IoT technology also helps improve the security and efficiency of medical professionals in hospitals and healthcare facilities, starting with automated patient check-in practices rather than extended paper-based check-in procedures. Furthermore, the technology can be applied in the wireless connection and monitoring of many medical monitors throughout a hospital, while maintaining the cybersecurity of the APIs that drive the IoT gateways connecting the many IoT medical nodes throughout a facility, including heat-rate monitors (Fig. 2).
2. IoT technology will help serve the medical needs of a growing, aging population of retired persons with a shrinking number of medical professionals. (Courtesy of AT&T Business)
Such secure IoT networks also provide instant access for medical professionals to the data from relatively large and sophisticated medical analysis systems. These include computer-tomography (CT) and magnetic-resonance-imaging (MRI) systems (Fig. 3).
3. AT&T Business’s IoMT devices and networks can provide remote access to brain scans performed by CT imaging equipment. (Courtesy of AT&T Business)

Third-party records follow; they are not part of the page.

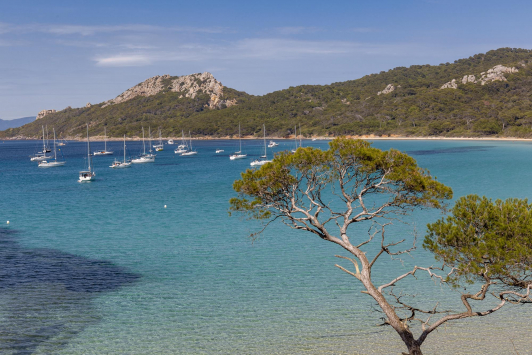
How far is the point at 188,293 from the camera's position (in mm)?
18969

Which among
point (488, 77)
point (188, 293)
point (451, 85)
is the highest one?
point (488, 77)

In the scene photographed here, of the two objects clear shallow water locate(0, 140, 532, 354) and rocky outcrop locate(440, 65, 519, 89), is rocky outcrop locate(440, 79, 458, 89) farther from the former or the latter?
clear shallow water locate(0, 140, 532, 354)

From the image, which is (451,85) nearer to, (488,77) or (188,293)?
(488,77)

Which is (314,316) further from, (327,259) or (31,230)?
(31,230)

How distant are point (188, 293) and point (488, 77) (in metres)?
188

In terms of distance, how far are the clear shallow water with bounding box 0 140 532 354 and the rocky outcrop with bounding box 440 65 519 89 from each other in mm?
165597

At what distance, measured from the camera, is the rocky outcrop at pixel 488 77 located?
178 metres

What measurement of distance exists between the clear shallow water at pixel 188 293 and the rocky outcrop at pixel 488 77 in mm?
165597

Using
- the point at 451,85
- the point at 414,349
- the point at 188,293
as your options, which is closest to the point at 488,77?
the point at 451,85

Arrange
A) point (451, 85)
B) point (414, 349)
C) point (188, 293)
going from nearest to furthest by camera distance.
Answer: point (414, 349)
point (188, 293)
point (451, 85)

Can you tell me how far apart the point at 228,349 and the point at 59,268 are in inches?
471

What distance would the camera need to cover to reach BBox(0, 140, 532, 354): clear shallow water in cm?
1438

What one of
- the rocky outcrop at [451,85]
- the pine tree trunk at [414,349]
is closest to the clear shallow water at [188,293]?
the pine tree trunk at [414,349]

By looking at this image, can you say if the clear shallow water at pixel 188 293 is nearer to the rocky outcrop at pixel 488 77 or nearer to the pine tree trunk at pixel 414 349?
the pine tree trunk at pixel 414 349
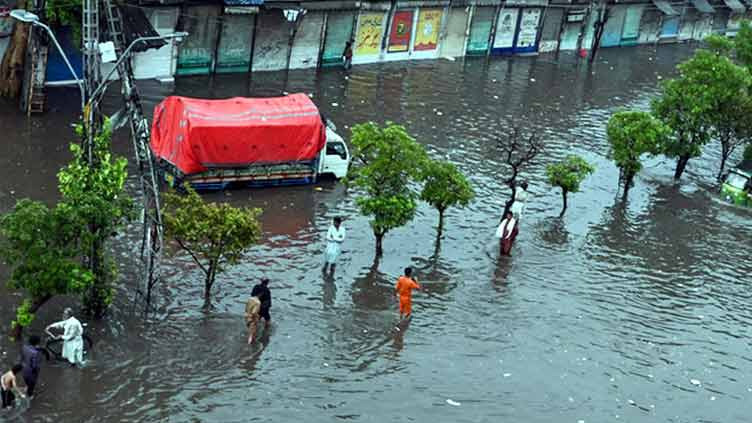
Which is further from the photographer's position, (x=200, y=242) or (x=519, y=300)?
(x=519, y=300)

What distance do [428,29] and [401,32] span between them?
1963 mm

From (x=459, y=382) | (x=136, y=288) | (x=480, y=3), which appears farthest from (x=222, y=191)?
(x=480, y=3)

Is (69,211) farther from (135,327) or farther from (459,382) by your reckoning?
(459,382)

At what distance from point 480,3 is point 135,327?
3470 centimetres

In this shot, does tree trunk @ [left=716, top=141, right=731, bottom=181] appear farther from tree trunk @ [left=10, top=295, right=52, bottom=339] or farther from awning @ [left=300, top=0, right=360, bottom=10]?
tree trunk @ [left=10, top=295, right=52, bottom=339]

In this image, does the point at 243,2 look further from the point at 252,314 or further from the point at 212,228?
the point at 252,314

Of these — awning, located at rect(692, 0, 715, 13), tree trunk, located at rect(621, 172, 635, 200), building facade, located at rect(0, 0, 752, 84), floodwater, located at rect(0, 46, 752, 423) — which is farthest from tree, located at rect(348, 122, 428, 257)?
awning, located at rect(692, 0, 715, 13)

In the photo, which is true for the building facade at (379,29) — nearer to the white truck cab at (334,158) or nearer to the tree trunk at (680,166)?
the white truck cab at (334,158)

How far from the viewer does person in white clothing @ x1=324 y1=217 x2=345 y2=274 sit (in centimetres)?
2322

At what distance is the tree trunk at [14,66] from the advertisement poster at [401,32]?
18895 mm

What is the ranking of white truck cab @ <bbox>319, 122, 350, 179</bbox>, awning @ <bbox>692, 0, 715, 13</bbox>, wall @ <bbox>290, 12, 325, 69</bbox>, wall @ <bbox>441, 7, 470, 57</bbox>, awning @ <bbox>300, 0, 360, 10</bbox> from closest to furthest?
1. white truck cab @ <bbox>319, 122, 350, 179</bbox>
2. awning @ <bbox>300, 0, 360, 10</bbox>
3. wall @ <bbox>290, 12, 325, 69</bbox>
4. wall @ <bbox>441, 7, 470, 57</bbox>
5. awning @ <bbox>692, 0, 715, 13</bbox>

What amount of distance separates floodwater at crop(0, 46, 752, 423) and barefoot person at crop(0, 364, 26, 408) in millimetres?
254

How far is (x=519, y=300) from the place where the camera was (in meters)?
23.4

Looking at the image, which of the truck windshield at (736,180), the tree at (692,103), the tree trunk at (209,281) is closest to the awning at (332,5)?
the tree at (692,103)
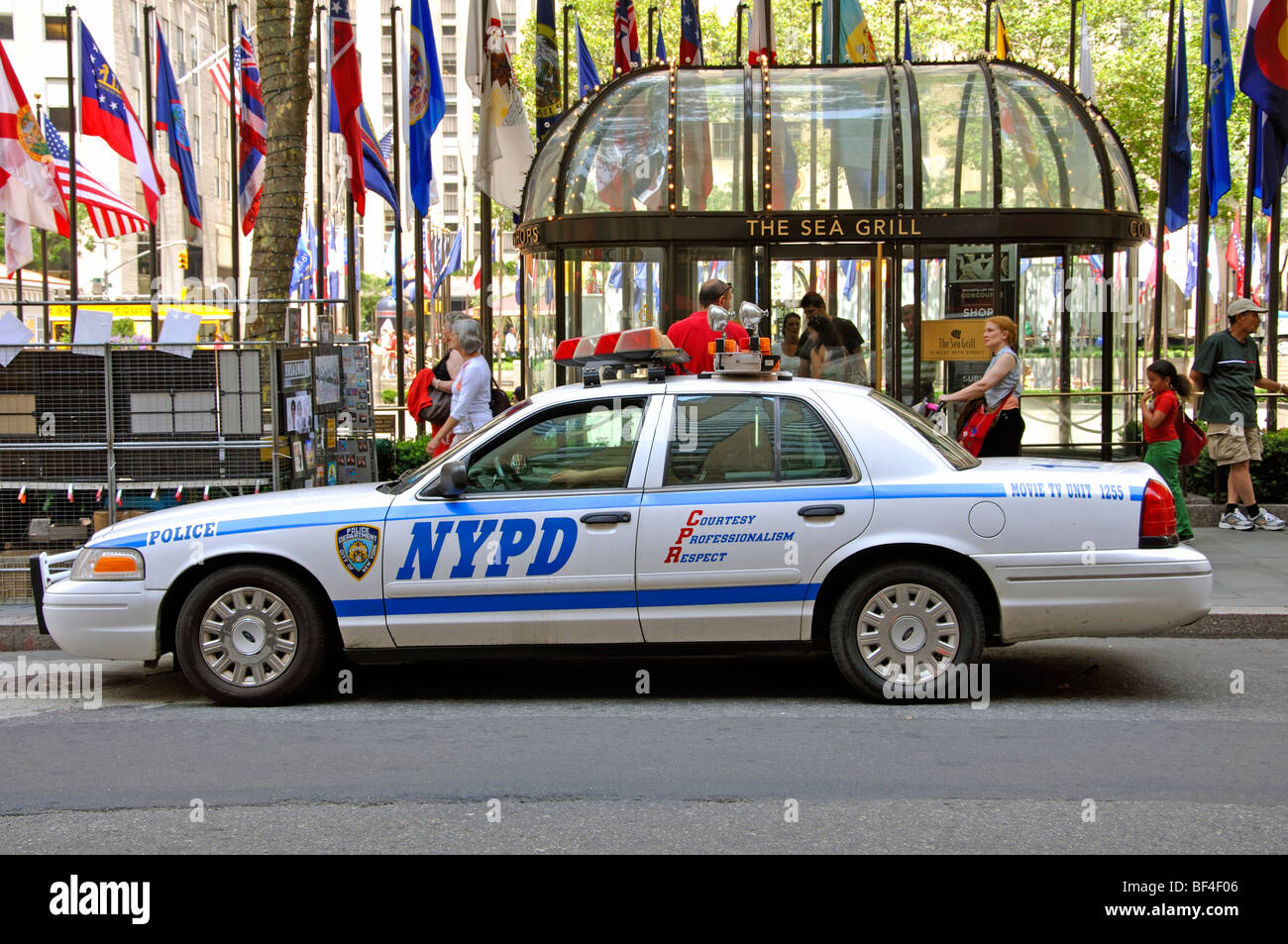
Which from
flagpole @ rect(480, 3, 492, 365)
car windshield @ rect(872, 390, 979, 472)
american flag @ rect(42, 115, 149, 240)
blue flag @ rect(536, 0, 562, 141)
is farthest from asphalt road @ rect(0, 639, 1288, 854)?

AT&T Business’s extensive use of IoT technology for medical applications has prompted the firm’s description of its medical electronic products and services as the Internet of Medical Things (IoMT), which includes its unique Aira service. By using smartphones and smart eyeglasses, the service is aimed at places of business seeking to become more user-friendly for low-vision customers. Businesses subscribing to the Aira service are outfitted with IoT sensors and gateways that provide customers with real-time, enhanced views of the business place. As this one application may indicate, the opportunities for IoT applications are endless and the promises are staggering.